■ WHAT TO WORK ON:
Can you print every record below exactly as written?

■ INFORMATION SUPPLIED:
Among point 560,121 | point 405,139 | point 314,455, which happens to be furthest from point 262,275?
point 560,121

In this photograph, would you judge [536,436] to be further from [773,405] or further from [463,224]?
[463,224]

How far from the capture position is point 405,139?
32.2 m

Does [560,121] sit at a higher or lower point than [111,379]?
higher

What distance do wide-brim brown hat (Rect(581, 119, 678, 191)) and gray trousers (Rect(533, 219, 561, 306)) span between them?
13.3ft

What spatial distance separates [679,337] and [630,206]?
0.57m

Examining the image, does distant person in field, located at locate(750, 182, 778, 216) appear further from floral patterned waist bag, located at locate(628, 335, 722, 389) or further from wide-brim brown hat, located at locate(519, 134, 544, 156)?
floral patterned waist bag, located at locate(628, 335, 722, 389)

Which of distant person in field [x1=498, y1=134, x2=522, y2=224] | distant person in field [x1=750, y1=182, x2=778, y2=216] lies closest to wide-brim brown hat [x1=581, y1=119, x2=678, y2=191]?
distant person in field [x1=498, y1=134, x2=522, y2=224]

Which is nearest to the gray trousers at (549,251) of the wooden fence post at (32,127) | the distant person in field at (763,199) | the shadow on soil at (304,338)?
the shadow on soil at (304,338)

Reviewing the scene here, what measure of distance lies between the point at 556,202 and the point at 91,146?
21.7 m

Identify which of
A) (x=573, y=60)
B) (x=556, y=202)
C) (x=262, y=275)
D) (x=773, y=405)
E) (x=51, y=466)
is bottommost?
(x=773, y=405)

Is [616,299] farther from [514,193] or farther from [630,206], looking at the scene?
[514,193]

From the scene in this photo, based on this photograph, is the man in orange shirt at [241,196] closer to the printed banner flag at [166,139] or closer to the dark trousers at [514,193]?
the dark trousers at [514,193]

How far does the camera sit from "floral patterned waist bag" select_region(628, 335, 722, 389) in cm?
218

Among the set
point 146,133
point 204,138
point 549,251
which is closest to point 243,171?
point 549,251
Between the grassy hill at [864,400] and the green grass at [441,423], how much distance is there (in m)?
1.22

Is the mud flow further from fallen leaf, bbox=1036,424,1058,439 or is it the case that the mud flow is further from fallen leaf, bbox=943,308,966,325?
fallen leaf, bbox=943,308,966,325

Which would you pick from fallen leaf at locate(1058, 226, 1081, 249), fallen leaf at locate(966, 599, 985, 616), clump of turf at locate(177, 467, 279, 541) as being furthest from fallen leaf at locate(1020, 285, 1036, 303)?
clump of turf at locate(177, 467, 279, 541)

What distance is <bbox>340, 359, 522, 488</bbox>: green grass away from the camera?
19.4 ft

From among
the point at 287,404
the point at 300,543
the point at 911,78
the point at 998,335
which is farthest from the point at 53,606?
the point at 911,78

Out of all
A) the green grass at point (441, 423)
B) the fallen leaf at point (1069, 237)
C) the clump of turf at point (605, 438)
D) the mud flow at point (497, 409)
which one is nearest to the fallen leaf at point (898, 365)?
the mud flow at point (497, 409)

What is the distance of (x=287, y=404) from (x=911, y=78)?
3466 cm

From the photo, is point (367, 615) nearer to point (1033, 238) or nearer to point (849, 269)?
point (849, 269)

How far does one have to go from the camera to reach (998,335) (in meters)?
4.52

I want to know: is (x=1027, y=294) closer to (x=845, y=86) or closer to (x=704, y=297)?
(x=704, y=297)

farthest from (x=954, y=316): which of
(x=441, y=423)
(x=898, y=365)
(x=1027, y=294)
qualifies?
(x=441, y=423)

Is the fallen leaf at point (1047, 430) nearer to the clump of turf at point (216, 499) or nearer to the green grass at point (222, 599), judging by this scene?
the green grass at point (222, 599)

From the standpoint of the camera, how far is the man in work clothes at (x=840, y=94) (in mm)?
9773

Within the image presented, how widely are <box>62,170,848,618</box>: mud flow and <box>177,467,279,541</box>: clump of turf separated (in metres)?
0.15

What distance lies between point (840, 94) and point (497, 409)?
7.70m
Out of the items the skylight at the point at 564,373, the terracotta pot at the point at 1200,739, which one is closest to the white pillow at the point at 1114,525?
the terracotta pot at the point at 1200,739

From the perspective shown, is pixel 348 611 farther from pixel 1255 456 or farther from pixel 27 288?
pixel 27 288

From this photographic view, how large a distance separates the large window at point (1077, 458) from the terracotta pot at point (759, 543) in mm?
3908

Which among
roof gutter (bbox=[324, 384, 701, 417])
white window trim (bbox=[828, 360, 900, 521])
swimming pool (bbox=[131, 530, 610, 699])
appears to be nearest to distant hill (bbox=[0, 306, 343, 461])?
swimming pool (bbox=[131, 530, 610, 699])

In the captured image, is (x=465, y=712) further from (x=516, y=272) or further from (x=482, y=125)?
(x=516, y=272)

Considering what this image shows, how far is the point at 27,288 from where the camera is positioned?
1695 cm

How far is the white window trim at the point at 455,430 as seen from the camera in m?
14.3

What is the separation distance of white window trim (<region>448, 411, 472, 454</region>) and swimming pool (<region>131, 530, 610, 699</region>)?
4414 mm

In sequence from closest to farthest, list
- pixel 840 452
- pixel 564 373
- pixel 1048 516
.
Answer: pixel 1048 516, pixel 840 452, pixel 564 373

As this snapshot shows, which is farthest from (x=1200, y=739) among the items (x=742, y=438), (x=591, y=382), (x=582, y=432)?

■ REPLY TO THE EXERCISE:
Among point 560,121 | point 405,139 | point 314,455, which happens to be furthest from point 262,275?
point 560,121

In this photograph, would you judge [536,436] to be further from [773,405] or further from [463,224]?
[463,224]

How far from the capture position is point 405,139?
32.2 m

Does [560,121] sit at a higher or lower point than [111,379]?
higher

What distance do wide-brim brown hat (Rect(581, 119, 678, 191)) and gray trousers (Rect(533, 219, 561, 306)) span between them?
13.3ft

What spatial distance separates [679,337] and [630,206]?
0.57m

Examining the image, does distant person in field, located at locate(750, 182, 778, 216) appear further from floral patterned waist bag, located at locate(628, 335, 722, 389) or further from wide-brim brown hat, located at locate(519, 134, 544, 156)?
floral patterned waist bag, located at locate(628, 335, 722, 389)

Which of distant person in field [x1=498, y1=134, x2=522, y2=224] | distant person in field [x1=750, y1=182, x2=778, y2=216] lies closest to wide-brim brown hat [x1=581, y1=119, x2=678, y2=191]?
distant person in field [x1=498, y1=134, x2=522, y2=224]

Which is nearest to the gray trousers at (549,251) of the wooden fence post at (32,127) | the distant person in field at (763,199) | the shadow on soil at (304,338)?
the shadow on soil at (304,338)

Reviewing the scene here, what measure of distance lies between the point at 556,202 and the point at 91,146?
21.7 m

Identify which of
A) (x=573, y=60)
B) (x=556, y=202)
C) (x=262, y=275)
D) (x=773, y=405)
E) (x=51, y=466)
is bottommost?
(x=773, y=405)

Is [616,299] farther from [514,193] or farther from [630,206], looking at the scene?
[514,193]

From the scene in this photo, based on this photograph, is the man in orange shirt at [241,196] closer to the printed banner flag at [166,139] or closer to the dark trousers at [514,193]?
the dark trousers at [514,193]

How far does the camera sit from "floral patterned waist bag" select_region(628, 335, 722, 389) in cm?
218

Among the set
point 146,133
point 204,138
point 549,251
which is closest to point 243,171?
point 549,251
Between the grassy hill at [864,400] and the green grass at [441,423], how much distance is there (in m)?
1.22

Is the mud flow further from fallen leaf, bbox=1036,424,1058,439 or is it the case that the mud flow is further from fallen leaf, bbox=943,308,966,325?
fallen leaf, bbox=943,308,966,325

Which would you pick from fallen leaf at locate(1058, 226, 1081, 249), fallen leaf at locate(966, 599, 985, 616), clump of turf at locate(177, 467, 279, 541) as being furthest from fallen leaf at locate(1020, 285, 1036, 303)?
clump of turf at locate(177, 467, 279, 541)

What distance is <bbox>340, 359, 522, 488</bbox>: green grass away from the camera?
19.4 ft

From among
the point at 287,404
the point at 300,543
the point at 911,78
the point at 998,335
which is farthest from the point at 53,606?
the point at 911,78

Out of all
A) the green grass at point (441, 423)
B) the fallen leaf at point (1069, 237)
C) the clump of turf at point (605, 438)
D) the mud flow at point (497, 409)
which one is nearest to the fallen leaf at point (898, 365)?
the mud flow at point (497, 409)

What is the distance of (x=287, y=404) from (x=911, y=78)?
3466 cm

From the photo, is point (367, 615) nearer to point (1033, 238) or nearer to point (849, 269)?
point (849, 269)

How far does one have to go from the camera to reach (998,335) (in meters)?
4.52

I want to know: is (x=1027, y=294) closer to (x=845, y=86) or closer to (x=704, y=297)?
(x=704, y=297)

farthest from (x=954, y=316): which of
(x=441, y=423)
(x=898, y=365)
(x=1027, y=294)
qualifies?
(x=441, y=423)

Is the fallen leaf at point (1047, 430) nearer to the clump of turf at point (216, 499) or nearer to the green grass at point (222, 599), judging by this scene?
the green grass at point (222, 599)

From the standpoint of the camera, how far is the man in work clothes at (x=840, y=94) (in mm)?
9773

Within the image presented, how widely are <box>62,170,848,618</box>: mud flow and <box>177,467,279,541</box>: clump of turf separated (in metres)?
0.15

What distance lies between point (840, 94) and point (497, 409)?
7.70m
Out of the items the skylight at the point at 564,373, the terracotta pot at the point at 1200,739, which one is closest to the white pillow at the point at 1114,525?
the terracotta pot at the point at 1200,739

From the perspective shown, is pixel 348 611 farther from pixel 1255 456 or farther from pixel 27 288?
pixel 27 288

From this photographic view, how large a distance separates the large window at point (1077, 458) from the terracotta pot at point (759, 543) in mm?
3908

Which among
roof gutter (bbox=[324, 384, 701, 417])
white window trim (bbox=[828, 360, 900, 521])
swimming pool (bbox=[131, 530, 610, 699])
appears to be nearest to distant hill (bbox=[0, 306, 343, 461])?
swimming pool (bbox=[131, 530, 610, 699])

In the captured image, is (x=465, y=712) further from (x=516, y=272) or further from (x=482, y=125)?
(x=516, y=272)

Considering what this image shows, how far is the point at 27,288 from where the camera is positioned?
1695 cm

How far is the white window trim at the point at 455,430 as seen from the camera in m?
14.3

What is the separation distance of white window trim (<region>448, 411, 472, 454</region>) and swimming pool (<region>131, 530, 610, 699</region>)?
4414 mm

In sequence from closest to farthest, list
- pixel 840 452
- pixel 564 373
- pixel 1048 516
.
Answer: pixel 1048 516, pixel 840 452, pixel 564 373

As this snapshot shows, which is farthest from (x=1200, y=739) among the items (x=742, y=438), (x=591, y=382), (x=582, y=432)?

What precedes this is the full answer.